• All-electric your only option
  • Powerful 136hp motor
  • Fastest accelerating 208

There's only one choice of propulsion in the Peugeot e-208 and as the name suggests it's a fully electric drivetrain powered by a water-cooled 50kWh battery pack.

This powers a 136hp electric motor and means like most electric cars the e-208 accelerates briskly in response to a press of the throttle. The e-208 is capable of sprinting from 0-62mph in 8.1 seconds – half a second quicker than the most powerful 130bhp petrol version - but it tops out at 93mph.

Peugeot reckons 80% of its customers will usually travel about 30 miles a day, and that means you should only need to charge once a week thanks to the e-208's 211 mile range. Realistically most drivers will regularly plug their car in at home and potentially at the office too.

That range is tested under the more stringent WLTP procedure, so you should be able to achieve something close to that figure in everyday driving, particularly if you make the most of the most frugal of the three driving modes, called Eco.

Cycle through the Normal and Sport settings and the throttle response becomes much sharper, offering something close to warm-hatch performance, thanks to a big rush of 260-300Nm of torque (depending on mode) available from the slightest flex of your right foot.

It's not the breath-taking punch off the line we've come to expect from electric cars – largely because early adopters to the tech paired it with a dual motor, all-wheel drive set up and used it to make bold headlines about sub-three second 0-62mph times.

Now we're well into the realm of electric power existing in the mainstream car market and as such it'd be mad to expect the e-208 to perform any differently. Let's not be too blasé though, this is still the fastest 208 on sale.

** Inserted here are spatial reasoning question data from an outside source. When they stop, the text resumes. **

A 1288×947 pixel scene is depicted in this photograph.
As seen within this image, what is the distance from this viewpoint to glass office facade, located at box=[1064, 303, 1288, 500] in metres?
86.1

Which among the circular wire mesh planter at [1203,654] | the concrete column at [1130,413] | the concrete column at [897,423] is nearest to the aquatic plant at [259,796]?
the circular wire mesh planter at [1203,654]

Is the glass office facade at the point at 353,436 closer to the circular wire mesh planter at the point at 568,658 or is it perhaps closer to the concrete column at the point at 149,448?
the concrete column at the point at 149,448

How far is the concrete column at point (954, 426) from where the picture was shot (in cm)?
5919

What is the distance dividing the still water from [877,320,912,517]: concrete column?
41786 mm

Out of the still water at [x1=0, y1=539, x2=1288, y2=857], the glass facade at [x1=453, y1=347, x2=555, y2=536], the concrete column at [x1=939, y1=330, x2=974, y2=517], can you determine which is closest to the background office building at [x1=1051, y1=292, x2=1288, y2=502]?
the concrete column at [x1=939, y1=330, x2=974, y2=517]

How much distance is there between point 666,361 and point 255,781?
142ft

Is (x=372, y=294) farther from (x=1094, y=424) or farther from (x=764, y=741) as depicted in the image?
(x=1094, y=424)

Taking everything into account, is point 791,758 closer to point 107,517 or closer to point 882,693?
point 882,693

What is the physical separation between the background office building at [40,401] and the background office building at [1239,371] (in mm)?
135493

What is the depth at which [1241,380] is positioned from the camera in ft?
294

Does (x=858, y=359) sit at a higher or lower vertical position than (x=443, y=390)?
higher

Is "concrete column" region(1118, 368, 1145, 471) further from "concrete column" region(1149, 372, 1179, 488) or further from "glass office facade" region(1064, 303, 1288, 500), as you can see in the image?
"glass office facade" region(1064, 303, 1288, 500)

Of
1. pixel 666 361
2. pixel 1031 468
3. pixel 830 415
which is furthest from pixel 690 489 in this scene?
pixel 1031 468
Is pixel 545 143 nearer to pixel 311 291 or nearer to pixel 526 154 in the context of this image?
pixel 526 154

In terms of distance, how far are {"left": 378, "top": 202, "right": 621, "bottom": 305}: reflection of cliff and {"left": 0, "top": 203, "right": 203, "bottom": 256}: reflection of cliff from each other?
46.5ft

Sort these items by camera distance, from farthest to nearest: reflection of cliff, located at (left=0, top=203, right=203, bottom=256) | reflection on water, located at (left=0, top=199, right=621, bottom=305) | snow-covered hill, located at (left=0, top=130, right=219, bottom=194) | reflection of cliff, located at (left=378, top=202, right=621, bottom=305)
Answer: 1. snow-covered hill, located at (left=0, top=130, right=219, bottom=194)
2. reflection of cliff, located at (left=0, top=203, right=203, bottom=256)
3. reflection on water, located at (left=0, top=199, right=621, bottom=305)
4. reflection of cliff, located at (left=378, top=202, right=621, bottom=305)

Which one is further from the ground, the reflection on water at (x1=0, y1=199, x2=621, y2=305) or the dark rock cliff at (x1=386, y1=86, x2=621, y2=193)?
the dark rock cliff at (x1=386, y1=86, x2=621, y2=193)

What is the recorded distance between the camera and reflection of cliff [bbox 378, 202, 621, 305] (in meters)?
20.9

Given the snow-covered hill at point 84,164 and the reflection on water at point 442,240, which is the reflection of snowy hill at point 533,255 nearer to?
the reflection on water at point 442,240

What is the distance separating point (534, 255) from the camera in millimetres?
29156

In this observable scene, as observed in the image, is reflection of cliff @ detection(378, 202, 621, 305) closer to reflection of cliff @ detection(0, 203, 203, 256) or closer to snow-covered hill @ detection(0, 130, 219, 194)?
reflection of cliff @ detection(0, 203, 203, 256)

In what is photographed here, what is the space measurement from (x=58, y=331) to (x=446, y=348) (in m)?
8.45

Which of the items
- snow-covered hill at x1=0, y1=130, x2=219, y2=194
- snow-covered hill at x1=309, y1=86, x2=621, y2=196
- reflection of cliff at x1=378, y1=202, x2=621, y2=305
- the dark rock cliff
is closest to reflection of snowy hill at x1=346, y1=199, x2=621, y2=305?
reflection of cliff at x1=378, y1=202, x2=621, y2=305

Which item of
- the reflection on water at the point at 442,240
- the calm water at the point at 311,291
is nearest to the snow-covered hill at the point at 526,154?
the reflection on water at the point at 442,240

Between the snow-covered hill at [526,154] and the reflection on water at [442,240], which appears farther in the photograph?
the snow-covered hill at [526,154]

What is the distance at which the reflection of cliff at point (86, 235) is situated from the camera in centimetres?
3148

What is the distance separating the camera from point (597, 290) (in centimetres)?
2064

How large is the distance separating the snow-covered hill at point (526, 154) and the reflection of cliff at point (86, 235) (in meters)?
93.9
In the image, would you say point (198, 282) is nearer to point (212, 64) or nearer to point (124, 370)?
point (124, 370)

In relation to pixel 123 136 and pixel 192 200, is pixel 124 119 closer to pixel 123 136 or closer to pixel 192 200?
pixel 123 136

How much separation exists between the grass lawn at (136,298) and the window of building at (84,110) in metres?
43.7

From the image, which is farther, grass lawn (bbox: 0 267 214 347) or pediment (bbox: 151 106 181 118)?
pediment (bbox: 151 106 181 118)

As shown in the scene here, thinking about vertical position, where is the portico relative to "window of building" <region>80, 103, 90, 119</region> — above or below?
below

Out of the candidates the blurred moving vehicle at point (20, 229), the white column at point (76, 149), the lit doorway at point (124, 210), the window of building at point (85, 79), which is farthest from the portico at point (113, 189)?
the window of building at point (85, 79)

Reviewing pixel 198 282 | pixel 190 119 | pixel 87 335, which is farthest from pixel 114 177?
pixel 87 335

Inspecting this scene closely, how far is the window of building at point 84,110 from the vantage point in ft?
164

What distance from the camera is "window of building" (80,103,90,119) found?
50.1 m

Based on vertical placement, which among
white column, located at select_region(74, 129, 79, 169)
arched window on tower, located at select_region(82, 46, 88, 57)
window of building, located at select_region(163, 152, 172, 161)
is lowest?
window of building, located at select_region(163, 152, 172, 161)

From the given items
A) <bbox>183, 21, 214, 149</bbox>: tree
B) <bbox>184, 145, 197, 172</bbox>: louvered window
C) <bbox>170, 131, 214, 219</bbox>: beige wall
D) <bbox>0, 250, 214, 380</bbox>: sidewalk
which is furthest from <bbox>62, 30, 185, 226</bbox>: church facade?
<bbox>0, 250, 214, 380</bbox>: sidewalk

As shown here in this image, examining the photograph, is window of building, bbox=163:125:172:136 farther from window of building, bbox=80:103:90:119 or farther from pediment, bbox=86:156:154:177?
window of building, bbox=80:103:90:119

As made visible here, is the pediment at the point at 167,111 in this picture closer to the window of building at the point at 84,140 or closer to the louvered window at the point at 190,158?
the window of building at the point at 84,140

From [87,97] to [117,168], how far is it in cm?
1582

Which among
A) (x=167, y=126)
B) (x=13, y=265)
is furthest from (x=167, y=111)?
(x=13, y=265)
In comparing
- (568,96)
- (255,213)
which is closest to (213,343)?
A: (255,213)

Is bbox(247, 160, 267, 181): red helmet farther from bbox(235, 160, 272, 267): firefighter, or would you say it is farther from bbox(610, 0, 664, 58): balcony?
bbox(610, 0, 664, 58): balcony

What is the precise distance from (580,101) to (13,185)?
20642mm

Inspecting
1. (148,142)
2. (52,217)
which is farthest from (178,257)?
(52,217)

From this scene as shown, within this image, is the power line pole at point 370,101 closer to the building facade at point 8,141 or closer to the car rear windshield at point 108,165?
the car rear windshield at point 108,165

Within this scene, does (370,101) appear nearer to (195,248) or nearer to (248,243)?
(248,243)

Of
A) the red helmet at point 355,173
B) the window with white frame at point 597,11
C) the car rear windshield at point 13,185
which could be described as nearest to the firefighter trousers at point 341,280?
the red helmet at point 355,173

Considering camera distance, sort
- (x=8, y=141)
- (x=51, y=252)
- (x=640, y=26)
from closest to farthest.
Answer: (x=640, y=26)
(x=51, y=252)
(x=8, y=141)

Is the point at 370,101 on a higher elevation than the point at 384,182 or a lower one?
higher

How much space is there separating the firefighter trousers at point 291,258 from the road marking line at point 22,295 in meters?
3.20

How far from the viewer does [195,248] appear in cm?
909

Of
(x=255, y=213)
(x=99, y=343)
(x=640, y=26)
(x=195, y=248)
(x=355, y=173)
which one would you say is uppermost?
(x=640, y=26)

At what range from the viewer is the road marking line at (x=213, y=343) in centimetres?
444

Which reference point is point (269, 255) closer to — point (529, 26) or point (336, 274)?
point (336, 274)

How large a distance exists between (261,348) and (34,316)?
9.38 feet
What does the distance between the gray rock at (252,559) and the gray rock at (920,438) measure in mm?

There's also a choice of regenerative braking modes with a default setting that feels similar to normal engine braking in a conventional car, and a more emphasised mode that allows for something like one-pedal driving in most situations. It's not as pronounced as in the Nissan Leaf but quite satisfying none-the-less.


  • Additional 340kg of battery weight
  • Retains the 208's handling character
  • Planted feel with lots of grip

As with all electric cars the biggest problem here is weight – the additional mass of the battery pack means the Peugeot e-208 weighs 1,483kg – that's 325kg more than the heaviest conventionally powered 208, and a substantial 478kg chubbier than the lightest model.

It's true that the additional weight is mostly situated beneath you and distributed evenly front to back, so it doesn't make itself known in the form of unsettling body roll or by making one end of the car lose grip before the other, but it's still there.

This makes itself known mostly when changing direction multiple times, where the e-208 doesn't feel anywhere near as agile as the lightest petrol variant. However, we'd argue it's more fun than the diesel version and on the whole feels grippy and more planted thanks to the extra heft.

It retains the conventional car's body roll and light steering, the latter often provoking the former but allowing for easy manoeuvrability in town. It can also feel a bit inconsistent, but the extra steering weight of Sport mode helps increase confidence levels.